▸ REQUIREMENT 1
From the Jensen review, list the adjectives in its question about whether Jensen's approach to painting is one thing or another.
▸ REQUIREMENT 2
Carry the Jensen review forward from its final sentence, keeping its voice.

Except for the fact that Jensen is represented by one of the top galleries on the planet, you might think that theres a cult following.
Somehow maintaining his stature as an indie painter in the eyes of his less fortunate art making admirers is something of an art world oddity, and has probably benefited a career that might not have flourished without that cache of reticent, working guy art star.   
Ever since his tumble into the painted void at Mary Boone, Jensen’s exhibitions are always fraught with an air of trepidation and anticipation, what will this recalcitrant (at times) Brooklyn Bohemian, once a lowly art laborer just like you and me come up with next?
Part of the Jensen allure is an aura of mysterious identity. His elusive persona (coined “Bashful Bill” by videographer Loren Monk) is reflected in his use of furtive pigment that dissolves resolve right in front of our eyes. Appropriately, Jensen’s approach to painting is hard to discern, is he purposeful or passive, demonstrative or demure? Giving Jensen the benefit of any doubt I suppose we could say that his work has gone beyond the boundaries of physical purpose and presence to achieve a less densely structured and formal beauty.

▸ GIVEN MATERIAL
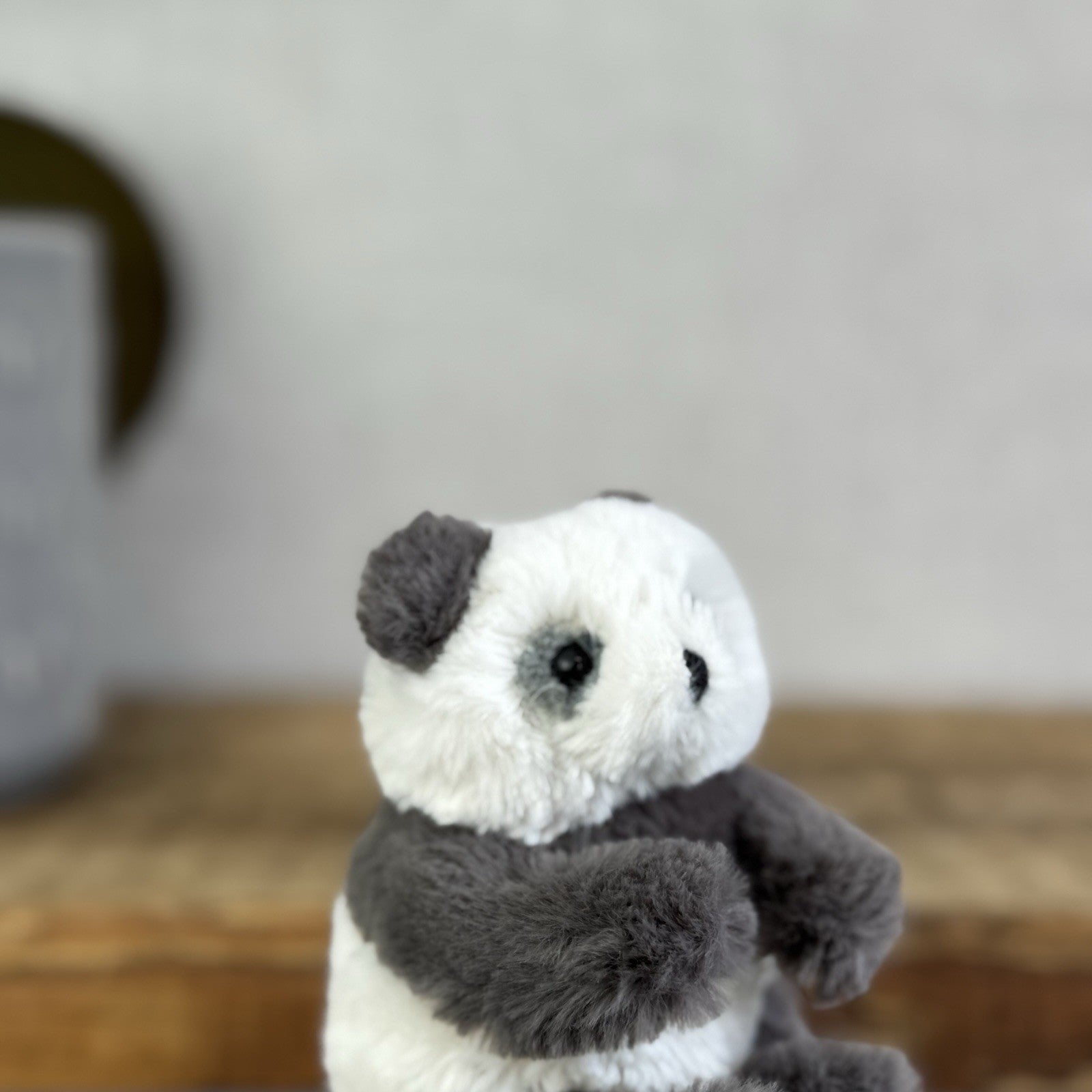 Jellycat Tiny Harry Panda - Tiny Beanie Panda Soft Toy Pocket Pal Size Toy 5”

▸ RESPONSE BOX 1
purposeful, passive, demonstrative, demure

▸ RESPONSE BOX 2
Yet Jensen does expound (if not on camera) a proposition for his paintings that describe a filmic premise inspired by the greatest (I say this unabashedly) visual filmmaker of all time, Andrei Tarkovsky. Of course all painters should be inspired by Tarkovsky, (the most profound image maker since Rembrandt) but that Jensen should focus so intently on a filmmaker dedicated to saturating his celluloid in an enriched vision of the physical world’s earthy substance seems ironic. Perhaps Tarkovsky’s exalted command of the human condition is what interests Jensen more.
He sites more specifically Tarkovsky’s cautionary tale of the icon painter Andrei Rublev, an achingly grim, yet devastatingly beautiful narrative that might dissuade lesser art students from picking up a brush.  
It may be a good thing that Jensen diverges from Tarkovsky’s stark literalism and lets his pigment disperse. Jensen’s work inhabits a nether region of interior immateriality, not celebrating the majesty of nature in the here and now, but optically describing the visceral remains of an otherworldly photographic process not quite completed.
His dark gestures of sinewy texture derive from palette knifing oil paint to exquisitely fine films of semi translucent layers. This seductively lovely process lures his art into a kind of trance-like monochromatic stasis. The artist’s love affair with ultramarine violet can get tiresome, and the flattened picture planes tend to become stretched and stressed out looking.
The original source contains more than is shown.